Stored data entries
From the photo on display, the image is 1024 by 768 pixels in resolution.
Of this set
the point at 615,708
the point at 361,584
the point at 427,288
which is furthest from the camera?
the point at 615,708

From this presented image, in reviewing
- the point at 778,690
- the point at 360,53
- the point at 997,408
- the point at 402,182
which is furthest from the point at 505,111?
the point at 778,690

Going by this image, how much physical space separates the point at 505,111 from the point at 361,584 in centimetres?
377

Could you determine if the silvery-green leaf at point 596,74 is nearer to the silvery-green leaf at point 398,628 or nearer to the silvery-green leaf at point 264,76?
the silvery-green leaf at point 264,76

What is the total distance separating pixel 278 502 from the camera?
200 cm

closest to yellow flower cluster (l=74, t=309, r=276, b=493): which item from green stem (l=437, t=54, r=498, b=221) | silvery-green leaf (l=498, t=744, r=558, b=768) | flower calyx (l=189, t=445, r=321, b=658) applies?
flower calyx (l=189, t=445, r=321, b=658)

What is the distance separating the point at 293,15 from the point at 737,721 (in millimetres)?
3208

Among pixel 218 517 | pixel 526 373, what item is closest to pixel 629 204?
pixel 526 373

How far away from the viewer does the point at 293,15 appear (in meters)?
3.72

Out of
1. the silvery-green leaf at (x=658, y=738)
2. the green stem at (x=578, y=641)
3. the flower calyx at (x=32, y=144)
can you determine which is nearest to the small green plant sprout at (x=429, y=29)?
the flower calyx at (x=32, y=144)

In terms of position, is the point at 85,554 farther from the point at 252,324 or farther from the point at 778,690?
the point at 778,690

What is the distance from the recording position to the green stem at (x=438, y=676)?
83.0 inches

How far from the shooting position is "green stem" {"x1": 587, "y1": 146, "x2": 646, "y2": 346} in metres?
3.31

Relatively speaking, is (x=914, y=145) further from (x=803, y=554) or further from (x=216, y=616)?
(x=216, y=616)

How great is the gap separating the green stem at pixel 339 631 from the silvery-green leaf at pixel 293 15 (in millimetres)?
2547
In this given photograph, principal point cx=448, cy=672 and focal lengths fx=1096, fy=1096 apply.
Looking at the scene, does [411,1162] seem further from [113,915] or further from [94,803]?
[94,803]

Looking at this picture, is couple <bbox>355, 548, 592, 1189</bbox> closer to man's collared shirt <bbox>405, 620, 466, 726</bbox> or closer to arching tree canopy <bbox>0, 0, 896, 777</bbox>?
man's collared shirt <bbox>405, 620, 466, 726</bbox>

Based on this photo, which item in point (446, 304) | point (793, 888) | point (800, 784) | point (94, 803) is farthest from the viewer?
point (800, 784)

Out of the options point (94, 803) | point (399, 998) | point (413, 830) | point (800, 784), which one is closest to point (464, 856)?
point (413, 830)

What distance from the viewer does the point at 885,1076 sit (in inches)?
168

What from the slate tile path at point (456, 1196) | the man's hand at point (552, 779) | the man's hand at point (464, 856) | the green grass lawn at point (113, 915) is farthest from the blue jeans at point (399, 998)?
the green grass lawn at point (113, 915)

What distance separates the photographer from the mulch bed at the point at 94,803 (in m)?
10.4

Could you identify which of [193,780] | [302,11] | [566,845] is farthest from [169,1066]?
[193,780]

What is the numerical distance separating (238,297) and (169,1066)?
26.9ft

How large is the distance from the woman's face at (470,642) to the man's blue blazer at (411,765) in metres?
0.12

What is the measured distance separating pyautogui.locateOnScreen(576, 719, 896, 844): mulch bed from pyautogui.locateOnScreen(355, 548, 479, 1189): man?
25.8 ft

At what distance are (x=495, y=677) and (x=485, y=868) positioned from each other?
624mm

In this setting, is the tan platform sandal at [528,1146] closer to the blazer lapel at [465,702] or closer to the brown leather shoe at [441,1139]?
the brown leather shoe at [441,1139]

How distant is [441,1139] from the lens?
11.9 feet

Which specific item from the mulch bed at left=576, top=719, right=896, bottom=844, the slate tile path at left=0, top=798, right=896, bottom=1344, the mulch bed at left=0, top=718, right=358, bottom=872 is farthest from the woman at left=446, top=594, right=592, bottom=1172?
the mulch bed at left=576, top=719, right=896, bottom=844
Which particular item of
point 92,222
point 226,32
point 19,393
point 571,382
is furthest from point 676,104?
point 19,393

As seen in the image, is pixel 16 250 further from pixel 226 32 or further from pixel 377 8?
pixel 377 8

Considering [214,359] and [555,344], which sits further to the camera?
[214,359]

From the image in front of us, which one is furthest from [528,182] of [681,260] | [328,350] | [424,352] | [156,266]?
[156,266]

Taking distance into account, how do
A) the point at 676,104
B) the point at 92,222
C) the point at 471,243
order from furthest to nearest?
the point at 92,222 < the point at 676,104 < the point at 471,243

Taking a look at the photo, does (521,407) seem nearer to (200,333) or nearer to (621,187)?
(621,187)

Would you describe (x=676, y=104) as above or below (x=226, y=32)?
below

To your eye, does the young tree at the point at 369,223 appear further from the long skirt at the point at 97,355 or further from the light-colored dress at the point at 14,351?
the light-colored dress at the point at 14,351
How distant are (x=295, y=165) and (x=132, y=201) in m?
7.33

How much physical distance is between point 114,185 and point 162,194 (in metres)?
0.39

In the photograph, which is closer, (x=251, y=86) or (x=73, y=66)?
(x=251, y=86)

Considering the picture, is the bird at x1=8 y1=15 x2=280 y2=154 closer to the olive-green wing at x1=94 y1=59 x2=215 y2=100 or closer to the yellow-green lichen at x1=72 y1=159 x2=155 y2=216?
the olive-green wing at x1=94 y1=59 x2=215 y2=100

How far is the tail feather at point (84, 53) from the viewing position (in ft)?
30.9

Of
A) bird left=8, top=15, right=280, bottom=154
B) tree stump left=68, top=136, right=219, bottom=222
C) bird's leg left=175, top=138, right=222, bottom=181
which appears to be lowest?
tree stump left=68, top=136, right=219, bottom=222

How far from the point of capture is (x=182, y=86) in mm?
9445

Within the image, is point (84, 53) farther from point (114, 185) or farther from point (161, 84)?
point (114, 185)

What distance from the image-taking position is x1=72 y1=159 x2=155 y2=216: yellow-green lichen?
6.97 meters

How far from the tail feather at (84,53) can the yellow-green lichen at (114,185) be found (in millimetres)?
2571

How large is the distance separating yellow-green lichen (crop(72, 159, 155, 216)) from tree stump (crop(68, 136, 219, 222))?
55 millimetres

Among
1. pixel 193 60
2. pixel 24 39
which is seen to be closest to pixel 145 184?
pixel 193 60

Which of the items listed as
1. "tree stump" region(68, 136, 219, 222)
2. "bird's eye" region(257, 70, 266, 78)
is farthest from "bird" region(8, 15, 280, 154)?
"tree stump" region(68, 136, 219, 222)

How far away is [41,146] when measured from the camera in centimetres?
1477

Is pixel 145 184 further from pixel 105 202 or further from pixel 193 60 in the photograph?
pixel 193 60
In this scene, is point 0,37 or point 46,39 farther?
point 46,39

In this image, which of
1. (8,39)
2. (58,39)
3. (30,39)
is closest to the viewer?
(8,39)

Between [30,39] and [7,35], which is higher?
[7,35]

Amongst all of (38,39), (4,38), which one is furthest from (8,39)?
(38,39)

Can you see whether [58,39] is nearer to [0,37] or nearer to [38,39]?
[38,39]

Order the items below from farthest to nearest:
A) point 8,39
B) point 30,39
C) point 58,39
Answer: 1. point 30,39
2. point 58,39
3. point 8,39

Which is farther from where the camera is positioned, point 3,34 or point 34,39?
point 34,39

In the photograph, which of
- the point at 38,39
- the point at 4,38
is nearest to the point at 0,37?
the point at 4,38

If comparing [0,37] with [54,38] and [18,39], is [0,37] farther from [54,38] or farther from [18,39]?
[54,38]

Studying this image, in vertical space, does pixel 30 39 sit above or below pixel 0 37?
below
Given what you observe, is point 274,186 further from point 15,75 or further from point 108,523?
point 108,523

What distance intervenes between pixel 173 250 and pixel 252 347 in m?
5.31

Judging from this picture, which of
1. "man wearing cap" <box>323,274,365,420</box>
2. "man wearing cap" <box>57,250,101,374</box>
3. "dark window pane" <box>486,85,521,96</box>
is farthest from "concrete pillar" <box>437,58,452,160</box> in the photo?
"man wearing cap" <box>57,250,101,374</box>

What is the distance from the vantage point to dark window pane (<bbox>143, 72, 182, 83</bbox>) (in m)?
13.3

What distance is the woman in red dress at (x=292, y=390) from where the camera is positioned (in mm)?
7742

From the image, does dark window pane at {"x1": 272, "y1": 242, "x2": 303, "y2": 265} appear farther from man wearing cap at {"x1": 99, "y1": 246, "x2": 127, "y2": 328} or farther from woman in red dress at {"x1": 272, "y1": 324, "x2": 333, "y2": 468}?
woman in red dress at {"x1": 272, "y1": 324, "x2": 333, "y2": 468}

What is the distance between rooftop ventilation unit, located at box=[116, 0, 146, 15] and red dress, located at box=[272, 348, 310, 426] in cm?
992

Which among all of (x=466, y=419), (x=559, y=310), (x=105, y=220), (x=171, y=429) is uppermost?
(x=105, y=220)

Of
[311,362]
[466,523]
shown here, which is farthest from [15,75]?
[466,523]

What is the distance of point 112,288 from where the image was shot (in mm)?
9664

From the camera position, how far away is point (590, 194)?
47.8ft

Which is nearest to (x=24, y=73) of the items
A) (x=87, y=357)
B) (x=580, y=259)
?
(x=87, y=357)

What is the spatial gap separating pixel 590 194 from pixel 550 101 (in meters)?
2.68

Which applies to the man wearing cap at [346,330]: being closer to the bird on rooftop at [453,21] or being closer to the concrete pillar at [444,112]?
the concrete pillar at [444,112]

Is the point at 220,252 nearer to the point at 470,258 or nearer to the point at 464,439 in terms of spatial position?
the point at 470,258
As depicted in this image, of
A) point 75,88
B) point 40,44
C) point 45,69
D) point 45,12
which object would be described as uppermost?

Short task:
Print, without any changes, the stretch from the line containing "What is the spatial" through the end of the rows.

Answer in full:
What is the spatial gap separating pixel 590 194 from pixel 550 101 (in meters)?
2.68

Which applies to the man wearing cap at [346,330]: being closer to the bird on rooftop at [453,21] or being closer to the concrete pillar at [444,112]?
the concrete pillar at [444,112]

Is the point at 220,252 nearer to the point at 470,258 or nearer to the point at 464,439 in terms of spatial position?
the point at 470,258
As depicted in this image, of
A) point 75,88
B) point 40,44
C) point 45,69
D) point 45,12
which object would be described as uppermost?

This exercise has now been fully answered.